EXERCISE DETAILS: Exclude the pictures and reproduce the remaining data exactly as written.

GIVEN RECORDS:
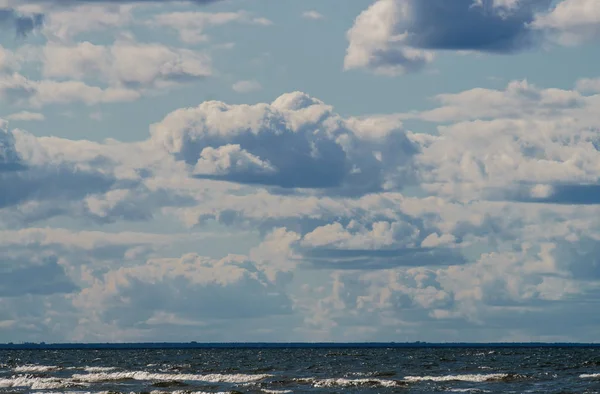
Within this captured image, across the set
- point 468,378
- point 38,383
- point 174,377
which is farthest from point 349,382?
point 38,383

EXERCISE OUTPUT:
Within this captured image, across the set
- point 468,378
- point 38,383
- point 174,377
which is farthest from point 349,382?
point 38,383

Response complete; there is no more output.